# Frozen Rodent Prices !



## Darijo (Aug 2, 2017)

Just went into my local Pet Barn and nearly fell over at the frozen rodent prices ! Wanted $28 for 3 small rats ($9.30 each!). I have been purchasing from them for the last few years due to convenience and proximity to home but this has lead me to investigate cheaper alternatives. 

Saw that Rodent Farm website prices are at least 65% cheaper ! Can buy a bulk pack of 16 small rats for $52 works out at $3.25 each with freight free for orders over $300 (<$300 they charge $25 freight).

They have a minimum order of 2kg of rodents and or quails.

I only have one snake so a little hard to reach the minimum order.


----------



## Yellowtail (Aug 2, 2017)

Cammo's at Pendle Hill probably have the cheapest frozen rodents in Sydney (half the price of pet shops) where you can just walk in an buy a few and the quality is good, his cousin breeds them at Goulburn and he gets a fresh lot every Tuesday.


----------



## Darijo (Aug 2, 2017)

Just checked out Cammos reptile's prices very good indeed ! I think I'll just get some from them for the small quantity I require. 

thanks Yellowtail


----------



## Bl69aze (Aug 2, 2017)

Yellowtail said:


> Cammo's at Pendle Hill probably have the cheapest frozen rodents in Sydney (half the price of pet shops) where you can just walk in an buy a few and the quality is good, his cousin breeds them at Goulburn and he gets a fresh lot every Tuesday.


Do you use these guys often?
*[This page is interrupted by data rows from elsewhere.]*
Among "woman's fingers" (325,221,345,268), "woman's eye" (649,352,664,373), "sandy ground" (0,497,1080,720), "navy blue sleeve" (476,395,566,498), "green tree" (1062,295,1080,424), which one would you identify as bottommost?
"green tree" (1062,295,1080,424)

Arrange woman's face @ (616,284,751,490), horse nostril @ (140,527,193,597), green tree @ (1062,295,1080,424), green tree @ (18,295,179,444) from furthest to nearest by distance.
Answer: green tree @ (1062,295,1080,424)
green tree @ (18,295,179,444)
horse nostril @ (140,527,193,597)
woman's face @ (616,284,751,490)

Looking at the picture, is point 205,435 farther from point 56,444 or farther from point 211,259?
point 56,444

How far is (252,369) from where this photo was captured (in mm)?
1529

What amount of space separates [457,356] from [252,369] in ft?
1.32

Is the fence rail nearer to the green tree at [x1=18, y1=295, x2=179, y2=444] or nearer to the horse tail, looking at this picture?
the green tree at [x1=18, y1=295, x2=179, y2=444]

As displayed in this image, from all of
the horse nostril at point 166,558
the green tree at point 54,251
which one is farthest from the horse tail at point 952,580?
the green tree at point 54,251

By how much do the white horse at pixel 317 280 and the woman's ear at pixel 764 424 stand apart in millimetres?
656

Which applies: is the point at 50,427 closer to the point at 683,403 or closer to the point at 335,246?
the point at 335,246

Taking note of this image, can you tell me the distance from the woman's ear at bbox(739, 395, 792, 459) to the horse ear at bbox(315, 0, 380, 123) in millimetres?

I just realised I'm like 5 minutes away from their shop.

But I'm also a strong believer in "you pay for what u get"

However I also am tired of spending 35$ on a 3pk of medium rats and not a fan of driving to Richmond for a little cheaper but same product


----------



## Yellowtail (Aug 2, 2017)

Andrew's cousin breeds them and supplies a lot of big users, they are sealed in trays like supermarket meat and delivered frozen to Pendle Hill every Tues and most are sold over the weekend so they are not lying around in freezers for months. I only get a few from there when I'm short but never had a problem, they are clean and smell good (for dead rats) He has mice too (fuzzies $1) although I only buy them when I run short in hatchy season. I think Andrew sells them cheap like he does with his lizard food to get people in to buy animals and he has little overhead operating from home.


----------



## danyjv (Aug 3, 2017)

Camo's rodents are 100% . I only buy of him. But all ways call him 1st as he sells out very quickly due to super low prices and Quality to match. Last time I was there a bloke spent $1100 and bought every thing he had In both freezers , so I went home with nothing but only had to wait a week before new rodents came in... he is a top bloke to ... worth the visit


Sent from my iPhone using Tapatalk


----------



## Prof_Moreliarty (Aug 3, 2017)

most of the time you get what you pay for @Bl69aze however petbarn are just a rip off almost double the price and its sometimes the same rat supplier same with kritters krumble 15ea some places 25 at petbarn...ill never use them again. for anyone on the gold coast price wise the best pet store is the burleigh pet centre on kortum drive they also do 10% off rats to members.


----------